LONDON (Reuters) – The broad-based downturn in euro zone manufacturing activity eased slightly last month but the sector remained deeply rooted in contractionary territory, prompting factories to trim staffing levels for a sixth straight month.
HCOB’s final euro zone manufacturing Purchasing Managers’ Index (PMI), compiled by S&P Global, rose to 44.2 in November from October’s 43.1, above a preliminary estimate of 43.8. A reading below 50 indicates a contraction in activity.
An index measuring output, which feeds into a composite PMI due on Tuesday and seen as a good gauge of economic health, climbed to 44.6 from 43.1.

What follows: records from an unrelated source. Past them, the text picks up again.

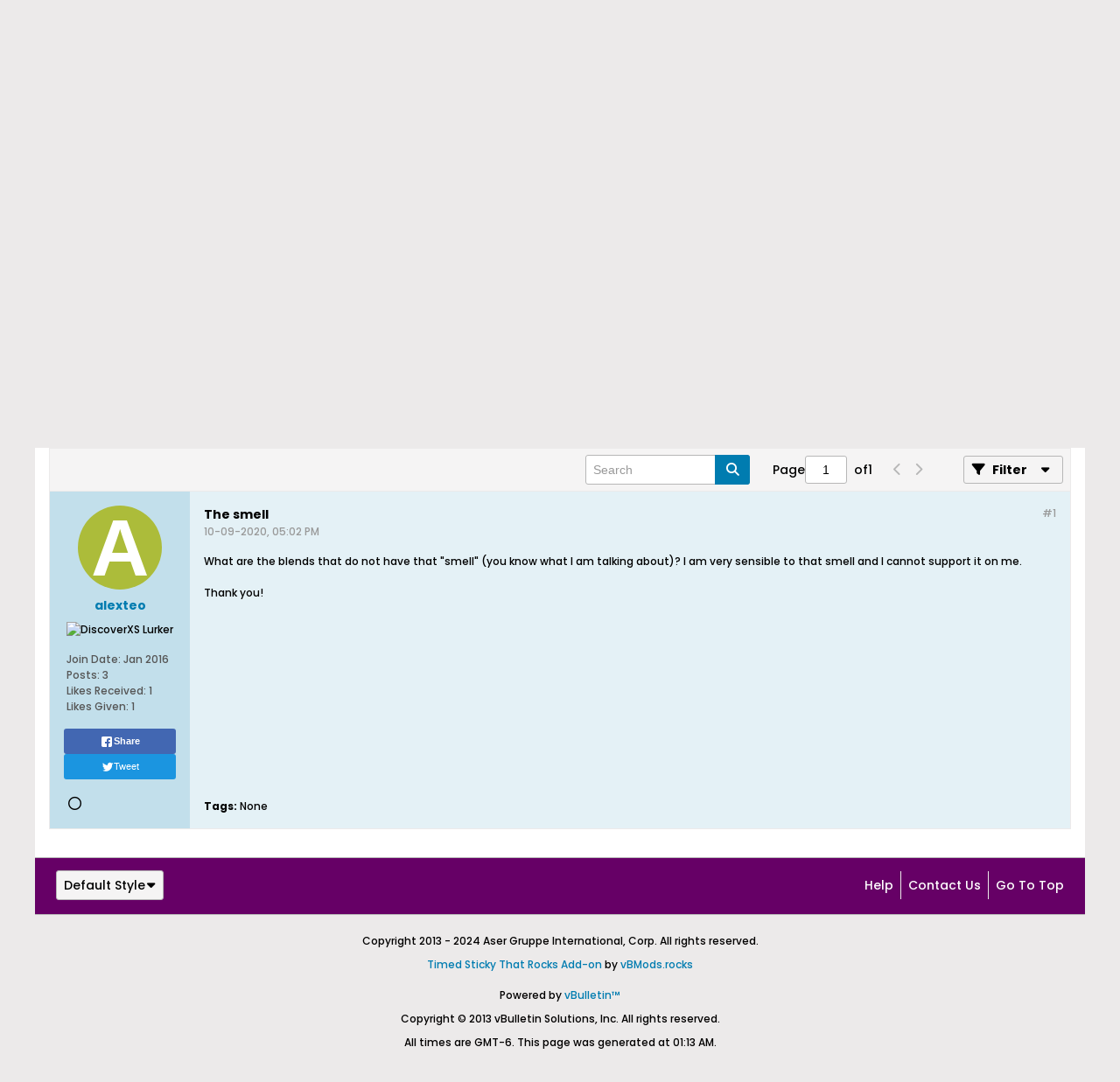

--- FILE ---
content_type: text/css;charset=UTF-8
request_url: https://discoverxs.com/css.php?styleid=54&td=ltr&sheet=css_additional.css&ts=1742023677
body_size: 167
content:
#channel-tabbar,#channel-tabbar .channel-tabbar-list li a,.b-comp-menu-dropdown__content-item--indent1,#footer-tabbar{background:#660066;color:#FFFFFF}#footer-tabbar ul.nav-list li a,#channel-tabbar .channel-tabbar-list li a:hover,#channel-tabbar .channel-tabbar-list li a:focus,#footer-tabbar ul.nav-list li a:hover,#footer-tabbar ul.nav-list li a:active{color:#FFFFFF}

--- FILE ---
content_type: text/plain
request_url: https://www.google-analytics.com/j/collect?v=1&_v=j102&a=6646179&t=pageview&_s=1&dl=https%3A%2F%2Fdiscoverxs.com%2Fforum%2Fpheromonexs-retail-products%2FPheromone-Research-Development-and-Theory%2Fdiffusion-technology%2F132883-the-smell&ul=en-us%40posix&dt=The%20smell%20-%20DiscoverXS%20-%20Pheromone%20Research&sr=1280x720&vp=1280x720&_u=IEBAAAABAAAAACAAI~&jid=1292589163&gjid=1176235030&cid=568989035.1769757226&tid=UA-41504281-1&_gid=1891890449.1769757226&_r=1&_slc=1&z=432703306
body_size: -450
content:
2,cG-W38838G5NG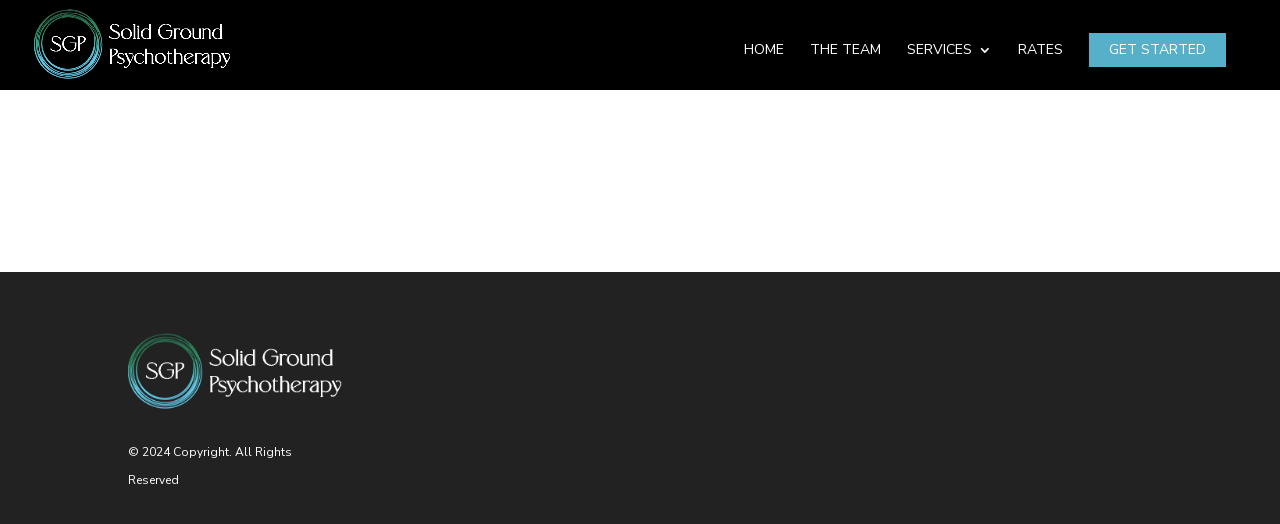

--- FILE ---
content_type: text/css
request_url: http://solidgroundpsychotherapy.com/wp-content/themes/divi-child-theme-7-2020/style.css?ver=4.26.1
body_size: 499
content:
/*--------------------------------------------------------------------------------- Theme Name:   Divi Child Theme Theme URI:    https://privatepracticeelevation.com Description:   Author:       Private Practice Elevation Author URI:   https://privatepracticeelevation.com Template:     Divi Version:      1.0.0 License:      GNU General Public License v2 or later License URI:  http://www.gnu.org/licenses/gpl-2.0.html------------------------------ ADDITIONAL CSS HERE ------------------------------*/.ds-vertical-align { 
    display: flex; 
    flex-direction: column; 
    justify-content: center;
} 

/*** Center Header Buttons on Mobile ***/
@media only screen and (max-width: 767px)
{.et_pb_section .et_pb_fullwidth_header_0 .et_pb_button_two.et_pb_button, .et_pb_fullwidth_header_0 .et_pb_button .et_pb_more_button .et_pb_button_one {
    width:100% !important;
    margin-left:0px !important;
}
	.et_pb_fullwidth_header .et_pb_fullwidth_header_container
	{width:95% !important;}
}

/*** END Center Header Buttons on Mobile ***/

“November has not been the prettiest, and this does not refer only to the weather but also to the situation in the manufacturing sector of the euro zone,” said Cyrus de la Rubia, chief economist at Hamburg Commercial Bank.
“Sure, almost all the sub-indices have perked up a bit. However, the improvements are mostly timid, lacking the dynamism needed to declare an upward trend,” de la Rubia said.
Sub-indices covering demand, exports, backlogs of work did all rise but remained firmly below breakeven.
Overall demand declined for a 19th month, albeit with the new orders index nudging up to 41.5 from 39.0, a six-month high. The survey suggested factory managers don’t expect a big rebound as headcount was cut again.
The employment index dropped to a low not seen since August 2020 when the COVID-19 pandemic was cementing its grip on the world.